En déposant sa requête, la municipalité de Rennes a avancé plusieurs raisons dont voici les principales.

L’accumulation des fumées des cigarettes dans les terrasses couvertes et chauffées

Il y a quelques années, l’interdiction de fumer en public notamment dans les bars et restaurants, a chassé les fumeurs vers les terrasses chauffées et couvertes. Ce que la municipalité de Rennes ne veut plus accepter en décidant d’interdire les terrasses chauffées à partir du 1er janvier 2020.

La demande est donc motivée en premier lieu par des raisons sanitaires. Nathalie Appéré, le maire de la capitale bretonne explique que les fumées des cigarettes s’y accumulent. Cela est observé malgré le fait que ces terrasses soient conformes aux exigences de la loi Evin concernant la consommation du tabac.

Il est à rappeler que cette interdiction avait déjà été prise en France en 2011 avant d’être abrogée.

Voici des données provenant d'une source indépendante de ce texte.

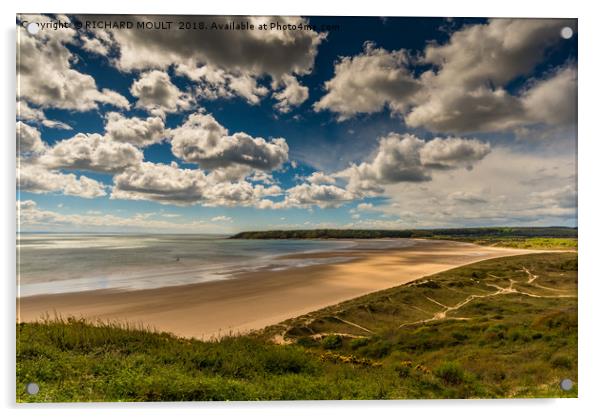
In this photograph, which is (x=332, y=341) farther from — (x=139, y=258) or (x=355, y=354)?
(x=139, y=258)

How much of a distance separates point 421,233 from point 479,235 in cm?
82

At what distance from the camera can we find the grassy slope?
9.52 feet

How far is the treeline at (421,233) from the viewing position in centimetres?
377

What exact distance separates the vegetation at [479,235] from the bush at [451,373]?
1703 millimetres

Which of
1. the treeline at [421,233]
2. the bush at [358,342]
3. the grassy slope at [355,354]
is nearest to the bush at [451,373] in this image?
the grassy slope at [355,354]

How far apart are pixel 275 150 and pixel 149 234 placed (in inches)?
87.2

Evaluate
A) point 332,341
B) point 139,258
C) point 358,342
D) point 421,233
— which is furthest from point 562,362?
point 139,258

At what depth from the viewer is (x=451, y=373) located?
329 cm

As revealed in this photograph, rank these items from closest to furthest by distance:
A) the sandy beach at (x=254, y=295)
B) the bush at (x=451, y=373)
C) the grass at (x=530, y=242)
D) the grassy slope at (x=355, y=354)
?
the grassy slope at (x=355, y=354), the bush at (x=451, y=373), the sandy beach at (x=254, y=295), the grass at (x=530, y=242)

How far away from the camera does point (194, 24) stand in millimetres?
3514

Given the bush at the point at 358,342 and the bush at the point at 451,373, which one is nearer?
the bush at the point at 451,373

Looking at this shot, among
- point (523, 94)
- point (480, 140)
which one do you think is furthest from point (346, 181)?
point (523, 94)

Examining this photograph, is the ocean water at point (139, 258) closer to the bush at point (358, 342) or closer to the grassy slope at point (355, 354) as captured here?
the grassy slope at point (355, 354)

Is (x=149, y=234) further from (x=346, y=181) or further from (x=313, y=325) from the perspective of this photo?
(x=346, y=181)
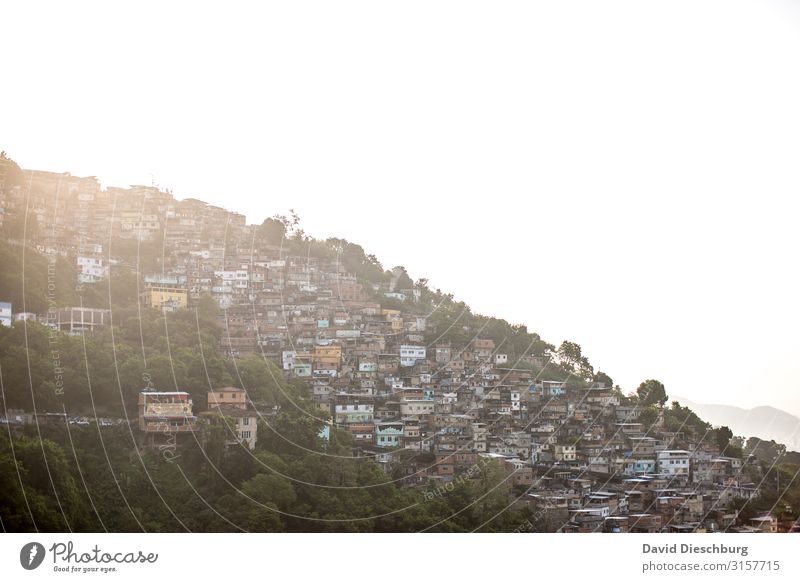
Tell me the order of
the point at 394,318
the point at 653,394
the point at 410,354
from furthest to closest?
the point at 394,318, the point at 653,394, the point at 410,354

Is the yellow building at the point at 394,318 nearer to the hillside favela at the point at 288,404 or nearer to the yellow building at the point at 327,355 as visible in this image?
the hillside favela at the point at 288,404

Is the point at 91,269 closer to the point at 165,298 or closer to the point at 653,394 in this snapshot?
the point at 165,298

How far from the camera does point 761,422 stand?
7.71 m

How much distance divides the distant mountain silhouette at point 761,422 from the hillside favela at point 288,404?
0.47 feet

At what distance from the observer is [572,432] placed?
817cm

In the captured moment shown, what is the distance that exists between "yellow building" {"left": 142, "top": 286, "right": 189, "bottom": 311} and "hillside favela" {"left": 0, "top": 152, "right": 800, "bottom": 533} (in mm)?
23

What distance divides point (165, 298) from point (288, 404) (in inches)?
60.5

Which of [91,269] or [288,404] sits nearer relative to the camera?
[288,404]

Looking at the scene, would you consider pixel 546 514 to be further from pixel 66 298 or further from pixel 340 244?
pixel 340 244

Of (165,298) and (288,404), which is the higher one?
(165,298)

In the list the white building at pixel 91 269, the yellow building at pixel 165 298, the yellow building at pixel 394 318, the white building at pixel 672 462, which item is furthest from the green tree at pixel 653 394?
the white building at pixel 91 269

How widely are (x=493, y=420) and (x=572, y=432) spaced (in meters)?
0.69

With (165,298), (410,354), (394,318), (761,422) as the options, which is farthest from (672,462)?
(165,298)
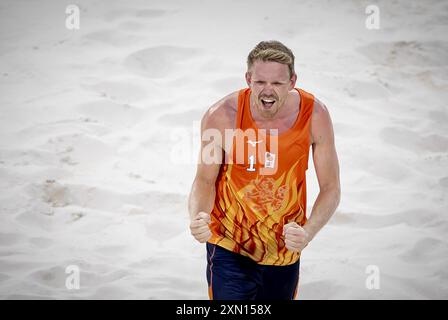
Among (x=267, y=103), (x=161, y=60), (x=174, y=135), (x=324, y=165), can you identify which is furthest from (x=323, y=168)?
(x=161, y=60)

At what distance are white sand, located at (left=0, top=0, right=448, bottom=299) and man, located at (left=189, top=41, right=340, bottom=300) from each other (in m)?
1.06

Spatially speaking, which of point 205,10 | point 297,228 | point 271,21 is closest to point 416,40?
point 271,21

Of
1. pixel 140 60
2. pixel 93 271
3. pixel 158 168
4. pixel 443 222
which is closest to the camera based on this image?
pixel 93 271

Des émissions de CO2 tout au long de la journée

Après les raisons d’ordre sanitaire, la municipalité de Rennes explique que sa demande est aussi motivée par des intérêts écologiques. Le dispositif de chauffage de ces terrasses, rejette en effet, une quantité importante de dioxyde de carbone tout au long de la journée. Le chauffage d’appoint durant huit heures rejetterait une quantité de CO2 équivalente à celle émise par une voiture roulant sur près de 350 km.

Cette raison a d’ailleurs été avancée également par de nombreuses associations écologiques à Vannes et Dinard lors de leur demande de suppression des chauffages d’appoint des barnums hivernaux.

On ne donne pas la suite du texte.